Your objective:
Rewrite the entries below with every "white radiator grille" changed to "white radiator cover" and nothing else altered.

Excerpts of spatial question data:
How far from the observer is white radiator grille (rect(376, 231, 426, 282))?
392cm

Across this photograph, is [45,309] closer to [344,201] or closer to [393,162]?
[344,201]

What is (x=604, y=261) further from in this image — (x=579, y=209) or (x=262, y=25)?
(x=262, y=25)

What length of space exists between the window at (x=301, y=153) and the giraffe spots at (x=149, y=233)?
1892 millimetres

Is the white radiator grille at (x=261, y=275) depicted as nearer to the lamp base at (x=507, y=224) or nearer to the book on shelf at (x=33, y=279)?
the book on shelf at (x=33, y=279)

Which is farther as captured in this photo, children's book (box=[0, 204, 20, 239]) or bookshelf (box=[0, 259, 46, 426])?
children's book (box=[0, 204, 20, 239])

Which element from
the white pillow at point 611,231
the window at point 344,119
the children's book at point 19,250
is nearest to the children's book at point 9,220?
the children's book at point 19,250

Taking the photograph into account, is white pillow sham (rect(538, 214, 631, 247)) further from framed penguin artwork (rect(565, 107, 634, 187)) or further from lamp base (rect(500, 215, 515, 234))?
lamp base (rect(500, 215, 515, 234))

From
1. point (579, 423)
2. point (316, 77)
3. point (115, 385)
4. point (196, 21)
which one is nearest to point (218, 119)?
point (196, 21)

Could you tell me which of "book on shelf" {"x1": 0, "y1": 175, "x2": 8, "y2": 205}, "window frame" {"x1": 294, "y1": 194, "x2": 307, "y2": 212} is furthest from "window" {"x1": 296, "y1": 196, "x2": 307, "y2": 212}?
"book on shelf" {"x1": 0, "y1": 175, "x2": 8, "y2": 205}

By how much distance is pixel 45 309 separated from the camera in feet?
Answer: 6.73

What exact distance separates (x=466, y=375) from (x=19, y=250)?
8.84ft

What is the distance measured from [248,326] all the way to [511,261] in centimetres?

Answer:
How far from the observer is white radiator cover (rect(376, 231, 426, 282))?
392cm

Across this photograph, is [45,309] closer to [344,201] or closer to [393,162]?
[344,201]

What is (x=604, y=261) further from in this image — (x=579, y=209) or (x=262, y=25)?
(x=262, y=25)

What length of space exists between the window at (x=301, y=153) and the giraffe spots at (x=149, y=233)?
1892 millimetres

Is the white radiator cover at (x=261, y=275) depicted as nearer to the lamp base at (x=507, y=224) or nearer to the book on shelf at (x=33, y=279)?
the book on shelf at (x=33, y=279)

Which is farther as captured in this photo, children's book (box=[0, 204, 20, 239]) or bookshelf (box=[0, 259, 46, 426])?
children's book (box=[0, 204, 20, 239])

Which element from
the white pillow at point 611,231
the window at point 344,119
the children's book at point 19,250
is nearest to the children's book at point 9,220?
the children's book at point 19,250

Taking the photograph into account, is white pillow sham (rect(538, 214, 631, 247)) further from framed penguin artwork (rect(565, 107, 634, 187)) or further from lamp base (rect(500, 215, 515, 234))?
lamp base (rect(500, 215, 515, 234))

From
1. point (579, 423)
2. point (316, 77)
3. point (115, 385)
4. point (196, 21)
which one is nearest to point (218, 119)?
point (196, 21)

Could you tell me which of "book on shelf" {"x1": 0, "y1": 175, "x2": 8, "y2": 205}, "window frame" {"x1": 294, "y1": 194, "x2": 307, "y2": 212} is furthest from "window" {"x1": 296, "y1": 196, "x2": 307, "y2": 212}?
"book on shelf" {"x1": 0, "y1": 175, "x2": 8, "y2": 205}

By how much distance is pixel 45 309 separated from the camera in feet?
Answer: 6.73

What exact distance separates (x=466, y=375) from (x=19, y=250)?
8.84ft

What is the distance measured from [248,326] all the way to [511,261] in centimetres?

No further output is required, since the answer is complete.